Register Block Entities and Renderers
RegistryLib lets you bind a BlockEntity type to blocks and wire up the client renderer in a single fluent registration. Server and client responsibilities are cleanly separated; the renderer is loaded lazily via a Supplier to prevent client classes from being loaded on the server.
Simple Example
The simplest BlockEntity registration: binding to one block.
public static final BlockEntityEntry<TimerBlockEntity> SIMPLE_TIMER_BE =
RegistryLibTest.REGISTRYLIB
.blockEntity("simple_timer", TimerBlockEntity::new)
.validBlock(FullBlockExample.STANDALONE_TIMER)
.register();
Full Example
A full BlockEntityBuilder example: multiple block bindings and a client renderer.
public static final BlockEntityEntry<TimerBlockEntity> TIMER_BLOCK_ENTITY =
RegistryLibTest.REGISTRYLIB
.blockEntity("timer", TimerBlockEntity::new)
// bind one BlockEntity type to multiple blocks
.validBlocks(
FullBlockExample.TIMER_TIER_1,
FullBlockExample.TIMER_TIER_2,
FullBlockExample.TIMER_TIER_3)
// lazily bind the client renderer via a supplier-of-supplier
.renderer(() -> TimerBlockEntityRenderer::new)
.register();
API Reference
validBlock(Supplier<? extends Block>)
Registers a block that is allowed to host this BlockEntity.
be.validBlock(FullBlockExample.STANDALONE_TIMER);
Use this method for BlockEntities associated with a single block.
validBlocks(Supplier<? extends Block>...)
Registers multiple blocks that are allowed to host this BlockEntity.
be.validBlocks(
FullBlockExample.TIMER_TIER_1,
FullBlockExample.TIMER_TIER_2,
FullBlockExample.TIMER_TIER_3);
Use this when multiple blocks share the same BlockEntity implementation (e.g. tiered machines).
renderer(Supplier<BlockEntityRendererProvider>)
Lazily binds the client renderer.

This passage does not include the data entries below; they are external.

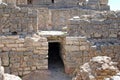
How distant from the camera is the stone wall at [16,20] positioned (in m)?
11.5

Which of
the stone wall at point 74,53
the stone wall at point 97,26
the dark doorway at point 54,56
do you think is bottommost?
the dark doorway at point 54,56

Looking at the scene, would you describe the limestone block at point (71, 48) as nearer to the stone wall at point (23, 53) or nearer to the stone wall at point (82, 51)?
the stone wall at point (82, 51)

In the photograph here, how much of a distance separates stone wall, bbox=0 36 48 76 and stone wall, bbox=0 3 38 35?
0.63m

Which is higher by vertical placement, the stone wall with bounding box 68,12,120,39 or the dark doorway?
the stone wall with bounding box 68,12,120,39

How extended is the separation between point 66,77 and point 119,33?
329 centimetres

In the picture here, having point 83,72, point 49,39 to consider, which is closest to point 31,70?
point 49,39

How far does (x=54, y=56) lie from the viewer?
13.6 m

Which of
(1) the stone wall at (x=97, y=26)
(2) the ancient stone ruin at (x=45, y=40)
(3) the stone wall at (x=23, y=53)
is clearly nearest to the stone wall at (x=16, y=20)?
(2) the ancient stone ruin at (x=45, y=40)

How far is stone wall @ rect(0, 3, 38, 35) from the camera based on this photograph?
11461 millimetres

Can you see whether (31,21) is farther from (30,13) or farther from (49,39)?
(49,39)

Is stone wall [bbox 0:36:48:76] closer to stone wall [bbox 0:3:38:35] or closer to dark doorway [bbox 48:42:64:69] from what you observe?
stone wall [bbox 0:3:38:35]

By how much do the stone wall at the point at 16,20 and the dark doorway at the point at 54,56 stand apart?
2036 mm

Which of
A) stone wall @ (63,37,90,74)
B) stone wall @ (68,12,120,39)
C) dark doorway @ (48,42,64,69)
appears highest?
stone wall @ (68,12,120,39)

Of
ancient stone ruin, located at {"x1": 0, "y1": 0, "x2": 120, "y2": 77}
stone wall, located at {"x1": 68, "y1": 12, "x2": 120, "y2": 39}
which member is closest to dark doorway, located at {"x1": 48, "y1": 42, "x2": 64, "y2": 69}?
ancient stone ruin, located at {"x1": 0, "y1": 0, "x2": 120, "y2": 77}
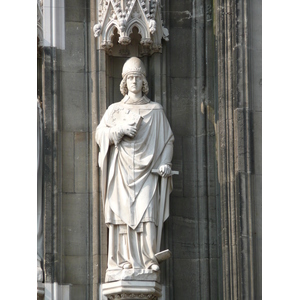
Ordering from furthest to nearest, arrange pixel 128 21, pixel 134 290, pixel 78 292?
pixel 128 21 → pixel 78 292 → pixel 134 290

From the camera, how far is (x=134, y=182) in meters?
14.2

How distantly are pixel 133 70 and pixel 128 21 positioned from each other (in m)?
0.56

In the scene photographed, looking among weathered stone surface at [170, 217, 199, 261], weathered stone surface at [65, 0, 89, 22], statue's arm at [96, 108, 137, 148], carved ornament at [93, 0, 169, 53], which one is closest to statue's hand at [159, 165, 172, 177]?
statue's arm at [96, 108, 137, 148]

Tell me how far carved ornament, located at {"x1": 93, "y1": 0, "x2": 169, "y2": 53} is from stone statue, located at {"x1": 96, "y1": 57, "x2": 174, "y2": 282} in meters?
0.31

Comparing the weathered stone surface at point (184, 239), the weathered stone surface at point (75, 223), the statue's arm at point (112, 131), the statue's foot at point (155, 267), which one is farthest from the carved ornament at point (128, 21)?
the statue's foot at point (155, 267)

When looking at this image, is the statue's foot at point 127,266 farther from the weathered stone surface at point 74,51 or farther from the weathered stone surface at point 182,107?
the weathered stone surface at point 74,51

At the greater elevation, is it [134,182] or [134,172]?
[134,172]

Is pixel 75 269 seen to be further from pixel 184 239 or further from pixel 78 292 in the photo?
pixel 184 239

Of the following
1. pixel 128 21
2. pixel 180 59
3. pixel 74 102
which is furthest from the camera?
pixel 180 59

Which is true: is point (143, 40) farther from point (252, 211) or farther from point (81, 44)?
point (252, 211)

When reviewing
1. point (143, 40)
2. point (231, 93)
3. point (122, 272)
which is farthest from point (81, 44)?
point (122, 272)

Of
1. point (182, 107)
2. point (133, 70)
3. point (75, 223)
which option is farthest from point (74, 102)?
A: point (75, 223)

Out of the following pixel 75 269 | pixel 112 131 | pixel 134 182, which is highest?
pixel 112 131

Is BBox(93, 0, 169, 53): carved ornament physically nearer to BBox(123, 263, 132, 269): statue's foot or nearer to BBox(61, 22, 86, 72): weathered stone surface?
BBox(61, 22, 86, 72): weathered stone surface
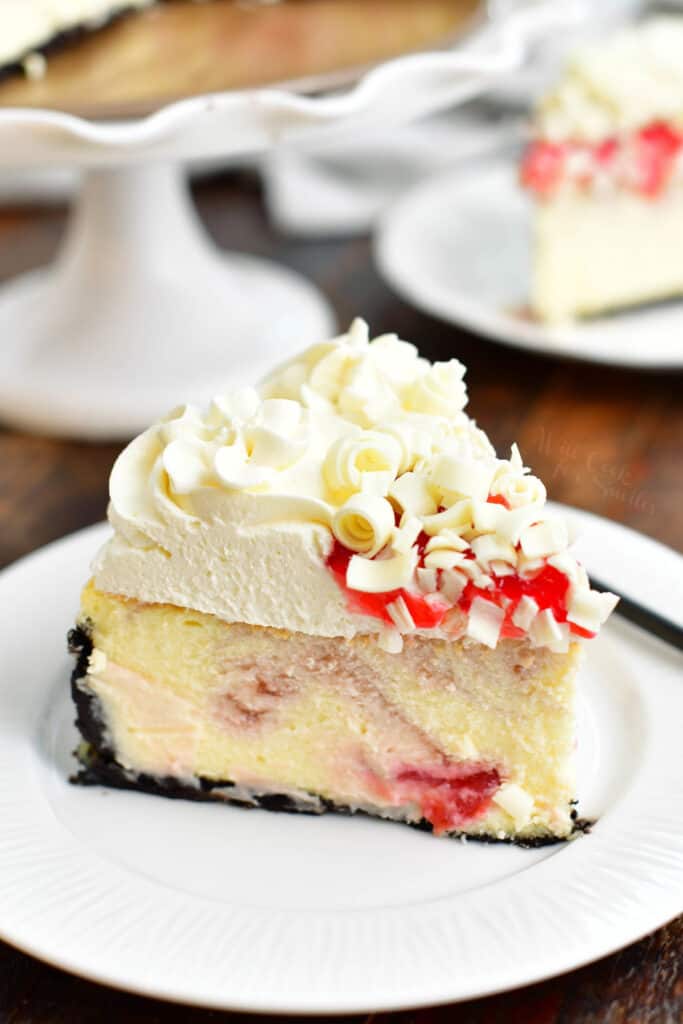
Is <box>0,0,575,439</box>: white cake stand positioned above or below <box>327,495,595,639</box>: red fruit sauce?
below

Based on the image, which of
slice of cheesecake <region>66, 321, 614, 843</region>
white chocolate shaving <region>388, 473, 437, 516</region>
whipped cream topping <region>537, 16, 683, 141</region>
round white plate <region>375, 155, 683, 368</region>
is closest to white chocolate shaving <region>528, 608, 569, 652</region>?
slice of cheesecake <region>66, 321, 614, 843</region>

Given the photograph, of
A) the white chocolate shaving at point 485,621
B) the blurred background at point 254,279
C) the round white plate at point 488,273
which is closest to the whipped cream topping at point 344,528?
the white chocolate shaving at point 485,621

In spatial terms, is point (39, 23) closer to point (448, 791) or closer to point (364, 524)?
point (364, 524)

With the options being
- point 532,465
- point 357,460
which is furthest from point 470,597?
point 532,465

The outer Supplier ensures renderer code is only loaded in client contexts, preventing ClassNotFoundException on the server.
be.renderer(() -> TimerBlockEntityRenderer::new);
The renderer class (e.g. TimerBlockEntityRenderer) is only instantiated on the client; the server runtime never touches it. This is the NeoForge-recommended client-isolation pattern.